(Records from a data source)

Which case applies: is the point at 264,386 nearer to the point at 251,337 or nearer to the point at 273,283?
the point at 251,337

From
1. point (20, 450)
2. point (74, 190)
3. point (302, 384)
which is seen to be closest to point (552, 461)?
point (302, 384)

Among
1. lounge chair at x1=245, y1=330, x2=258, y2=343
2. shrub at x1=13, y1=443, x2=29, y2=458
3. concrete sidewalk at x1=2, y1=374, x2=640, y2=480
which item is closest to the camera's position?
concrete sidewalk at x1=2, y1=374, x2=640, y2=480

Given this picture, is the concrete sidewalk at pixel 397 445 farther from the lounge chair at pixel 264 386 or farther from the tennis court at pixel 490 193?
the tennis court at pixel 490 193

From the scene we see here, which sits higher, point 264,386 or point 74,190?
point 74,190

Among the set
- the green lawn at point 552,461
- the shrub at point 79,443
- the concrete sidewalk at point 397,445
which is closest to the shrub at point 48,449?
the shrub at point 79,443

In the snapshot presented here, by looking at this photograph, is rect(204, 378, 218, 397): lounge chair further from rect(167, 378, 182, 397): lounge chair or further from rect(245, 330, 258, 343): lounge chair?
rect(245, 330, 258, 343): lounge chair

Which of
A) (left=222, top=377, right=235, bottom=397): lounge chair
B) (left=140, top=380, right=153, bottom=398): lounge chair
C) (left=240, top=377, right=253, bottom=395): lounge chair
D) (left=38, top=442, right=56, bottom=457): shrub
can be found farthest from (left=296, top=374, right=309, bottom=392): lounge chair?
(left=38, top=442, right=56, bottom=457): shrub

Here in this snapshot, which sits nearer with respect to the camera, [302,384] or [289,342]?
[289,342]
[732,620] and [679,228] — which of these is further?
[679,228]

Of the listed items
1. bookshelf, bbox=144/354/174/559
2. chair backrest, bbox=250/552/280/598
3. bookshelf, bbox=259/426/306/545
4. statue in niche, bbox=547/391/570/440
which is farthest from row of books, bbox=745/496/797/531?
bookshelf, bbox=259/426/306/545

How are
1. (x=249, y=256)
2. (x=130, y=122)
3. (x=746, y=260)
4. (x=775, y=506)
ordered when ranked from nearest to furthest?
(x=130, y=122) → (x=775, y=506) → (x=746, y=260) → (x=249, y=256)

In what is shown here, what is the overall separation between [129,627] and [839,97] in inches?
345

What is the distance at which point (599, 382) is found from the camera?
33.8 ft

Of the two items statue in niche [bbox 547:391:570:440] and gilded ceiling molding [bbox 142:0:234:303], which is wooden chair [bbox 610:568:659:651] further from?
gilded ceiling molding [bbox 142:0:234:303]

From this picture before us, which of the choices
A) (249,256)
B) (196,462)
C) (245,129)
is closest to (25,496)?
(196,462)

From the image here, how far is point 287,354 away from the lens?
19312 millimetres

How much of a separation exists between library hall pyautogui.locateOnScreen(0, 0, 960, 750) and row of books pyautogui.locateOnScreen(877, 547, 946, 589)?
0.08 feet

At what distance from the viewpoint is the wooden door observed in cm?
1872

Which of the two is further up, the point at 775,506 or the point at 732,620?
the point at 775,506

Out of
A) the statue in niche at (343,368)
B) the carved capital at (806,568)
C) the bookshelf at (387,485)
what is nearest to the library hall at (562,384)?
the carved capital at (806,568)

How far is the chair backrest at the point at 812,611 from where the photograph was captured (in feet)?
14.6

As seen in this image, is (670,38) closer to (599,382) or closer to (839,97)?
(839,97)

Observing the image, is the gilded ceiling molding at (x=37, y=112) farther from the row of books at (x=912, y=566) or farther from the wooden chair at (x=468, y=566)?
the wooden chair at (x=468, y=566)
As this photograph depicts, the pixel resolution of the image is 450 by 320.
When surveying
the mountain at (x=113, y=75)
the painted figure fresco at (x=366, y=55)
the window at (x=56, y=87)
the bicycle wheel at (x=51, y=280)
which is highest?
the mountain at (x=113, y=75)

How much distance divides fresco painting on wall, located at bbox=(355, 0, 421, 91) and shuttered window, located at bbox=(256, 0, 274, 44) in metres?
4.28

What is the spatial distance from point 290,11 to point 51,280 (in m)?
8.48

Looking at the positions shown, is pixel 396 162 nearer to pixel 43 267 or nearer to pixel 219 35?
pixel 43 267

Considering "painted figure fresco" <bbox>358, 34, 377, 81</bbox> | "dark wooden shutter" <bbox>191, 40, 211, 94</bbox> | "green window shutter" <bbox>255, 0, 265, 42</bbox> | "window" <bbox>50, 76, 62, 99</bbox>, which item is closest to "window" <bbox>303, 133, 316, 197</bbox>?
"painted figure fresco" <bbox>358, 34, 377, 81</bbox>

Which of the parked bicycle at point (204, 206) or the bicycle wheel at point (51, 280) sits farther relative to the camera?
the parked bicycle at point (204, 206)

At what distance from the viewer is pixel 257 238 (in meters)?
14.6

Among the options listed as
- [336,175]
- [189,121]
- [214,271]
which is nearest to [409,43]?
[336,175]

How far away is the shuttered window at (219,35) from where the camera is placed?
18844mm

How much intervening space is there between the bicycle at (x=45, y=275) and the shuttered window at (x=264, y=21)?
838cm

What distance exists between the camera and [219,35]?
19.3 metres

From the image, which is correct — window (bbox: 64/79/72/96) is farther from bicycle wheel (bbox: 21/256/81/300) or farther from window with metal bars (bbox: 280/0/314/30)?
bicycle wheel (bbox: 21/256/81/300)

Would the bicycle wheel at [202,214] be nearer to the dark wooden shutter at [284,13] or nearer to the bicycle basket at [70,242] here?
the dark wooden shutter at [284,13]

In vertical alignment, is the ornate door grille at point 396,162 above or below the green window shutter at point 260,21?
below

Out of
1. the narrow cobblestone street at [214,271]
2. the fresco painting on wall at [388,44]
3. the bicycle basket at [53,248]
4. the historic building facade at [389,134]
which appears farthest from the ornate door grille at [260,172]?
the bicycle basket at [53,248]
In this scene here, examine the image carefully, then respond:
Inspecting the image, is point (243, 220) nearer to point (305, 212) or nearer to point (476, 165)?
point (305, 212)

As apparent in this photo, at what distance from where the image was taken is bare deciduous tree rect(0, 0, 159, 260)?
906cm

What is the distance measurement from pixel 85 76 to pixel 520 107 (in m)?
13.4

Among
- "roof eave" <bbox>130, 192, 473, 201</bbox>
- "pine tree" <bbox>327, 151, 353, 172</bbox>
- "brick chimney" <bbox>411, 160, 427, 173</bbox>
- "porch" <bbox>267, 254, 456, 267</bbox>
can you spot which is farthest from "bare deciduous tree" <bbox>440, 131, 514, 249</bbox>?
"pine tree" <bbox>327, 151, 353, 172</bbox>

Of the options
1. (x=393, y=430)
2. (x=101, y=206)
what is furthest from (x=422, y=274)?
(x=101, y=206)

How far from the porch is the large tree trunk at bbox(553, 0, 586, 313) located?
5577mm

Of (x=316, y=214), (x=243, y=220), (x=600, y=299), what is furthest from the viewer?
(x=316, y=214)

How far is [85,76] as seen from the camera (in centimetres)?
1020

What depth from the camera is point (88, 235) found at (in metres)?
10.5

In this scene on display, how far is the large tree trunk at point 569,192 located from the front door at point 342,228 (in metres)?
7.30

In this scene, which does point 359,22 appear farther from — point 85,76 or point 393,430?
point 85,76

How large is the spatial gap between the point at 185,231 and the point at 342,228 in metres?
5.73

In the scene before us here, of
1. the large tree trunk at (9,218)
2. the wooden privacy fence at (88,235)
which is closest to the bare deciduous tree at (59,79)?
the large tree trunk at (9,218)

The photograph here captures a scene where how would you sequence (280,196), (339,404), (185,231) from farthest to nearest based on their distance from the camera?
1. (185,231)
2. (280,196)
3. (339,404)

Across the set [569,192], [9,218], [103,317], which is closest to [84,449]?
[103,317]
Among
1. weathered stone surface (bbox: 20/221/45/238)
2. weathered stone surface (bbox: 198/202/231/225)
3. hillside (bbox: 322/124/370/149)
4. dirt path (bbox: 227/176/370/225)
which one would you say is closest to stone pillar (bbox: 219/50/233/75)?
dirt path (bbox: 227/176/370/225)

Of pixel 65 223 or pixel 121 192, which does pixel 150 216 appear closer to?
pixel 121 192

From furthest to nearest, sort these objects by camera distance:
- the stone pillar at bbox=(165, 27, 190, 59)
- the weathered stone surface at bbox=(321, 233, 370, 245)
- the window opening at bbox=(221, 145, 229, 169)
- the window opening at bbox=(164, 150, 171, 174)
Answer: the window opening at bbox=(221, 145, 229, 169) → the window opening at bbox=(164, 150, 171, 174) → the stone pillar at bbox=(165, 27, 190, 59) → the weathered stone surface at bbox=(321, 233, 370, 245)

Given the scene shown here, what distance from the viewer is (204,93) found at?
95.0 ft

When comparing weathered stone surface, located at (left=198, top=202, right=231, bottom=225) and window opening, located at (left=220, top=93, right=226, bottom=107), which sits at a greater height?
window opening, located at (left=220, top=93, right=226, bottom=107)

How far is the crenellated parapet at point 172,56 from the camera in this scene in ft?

▸ Requirement
All lines from the one that contains "The photograph here" through the end of the material are to be quoted exactly, with both ends included.

▸ Response to the task
The photograph here captures a scene where how would you sequence (280,196), (339,404), (185,231) from farthest to nearest based on their distance from the camera?
1. (185,231)
2. (280,196)
3. (339,404)

Across the set [569,192], [9,218], [103,317], which is closest to [84,449]?
[103,317]
Among
1. weathered stone surface (bbox: 20/221/45/238)
2. weathered stone surface (bbox: 198/202/231/225)
3. hillside (bbox: 322/124/370/149)
4. dirt path (bbox: 227/176/370/225)
which one would you say is closest to stone pillar (bbox: 219/50/233/75)?
dirt path (bbox: 227/176/370/225)

Of pixel 65 223 or pixel 121 192, which does pixel 150 216 appear closer to?
pixel 121 192

From furthest to nearest, sort these objects by camera distance:
- the stone pillar at bbox=(165, 27, 190, 59)
- the weathered stone surface at bbox=(321, 233, 370, 245)
- the window opening at bbox=(221, 145, 229, 169)
- the window opening at bbox=(164, 150, 171, 174)
Answer: the window opening at bbox=(221, 145, 229, 169) → the window opening at bbox=(164, 150, 171, 174) → the stone pillar at bbox=(165, 27, 190, 59) → the weathered stone surface at bbox=(321, 233, 370, 245)

Given the scene shown here, what distance from the viewer is (204,93) found at?
95.0 ft

When comparing weathered stone surface, located at (left=198, top=202, right=231, bottom=225) and window opening, located at (left=220, top=93, right=226, bottom=107), which sits at a greater height?
window opening, located at (left=220, top=93, right=226, bottom=107)

How far is the crenellated parapet at point 172,56 from the camera in this scene in ft?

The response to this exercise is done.